* Start *

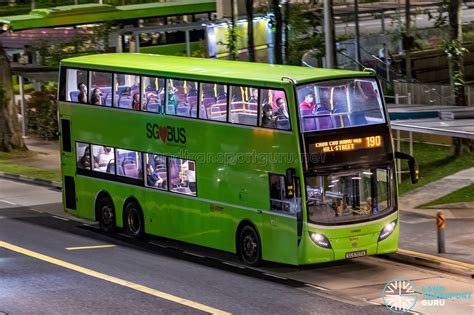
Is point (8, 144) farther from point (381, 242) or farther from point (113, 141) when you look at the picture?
point (381, 242)

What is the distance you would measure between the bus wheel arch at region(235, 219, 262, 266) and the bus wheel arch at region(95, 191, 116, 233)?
498 cm

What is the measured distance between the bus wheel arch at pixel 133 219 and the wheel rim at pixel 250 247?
3848 millimetres

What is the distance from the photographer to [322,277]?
21016mm

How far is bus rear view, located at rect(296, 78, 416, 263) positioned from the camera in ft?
67.2

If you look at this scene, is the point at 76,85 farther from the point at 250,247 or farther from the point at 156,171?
the point at 250,247

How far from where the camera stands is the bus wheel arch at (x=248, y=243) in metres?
A: 21.8

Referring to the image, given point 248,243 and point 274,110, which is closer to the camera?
point 274,110

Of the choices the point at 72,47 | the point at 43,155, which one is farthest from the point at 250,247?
the point at 72,47

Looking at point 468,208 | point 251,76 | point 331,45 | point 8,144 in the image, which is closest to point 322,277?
point 251,76

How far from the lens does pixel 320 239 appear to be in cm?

* End *

## Your instructions
Please copy out all of the material above word for word, leaving out the pictures.

## Correct result
Is point (8, 144) farther from point (381, 242) or farther from point (113, 141) when you look at the picture?
point (381, 242)

What is the distance you would measure between the bus wheel arch at region(235, 219, 262, 266) and the bus wheel arch at region(95, 191, 116, 233)?
498 cm

What is the measured distance between the bus wheel arch at pixel 133 219 and the wheel rim at pixel 250 247?
3848 millimetres

What is the distance from the photographer to [322,277]?
21016mm

How far is bus rear view, located at rect(296, 78, 416, 263) positioned from the camera in ft?
67.2

If you look at this scene, is the point at 76,85 farther from the point at 250,247 or farther from the point at 156,171?
the point at 250,247

How far from where the camera stands is the bus wheel arch at (x=248, y=243) in metres?
A: 21.8

Referring to the image, given point 248,243 and point 274,110, which is closer to the camera?
point 274,110

Of the choices the point at 72,47 | the point at 43,155, which one is farthest from the point at 250,247?
the point at 72,47

Looking at point 468,208 | point 251,76 | point 331,45 | point 8,144 in the image, which is closest to point 322,277?
point 251,76

How far from the lens does pixel 320 239 appear to be in cm?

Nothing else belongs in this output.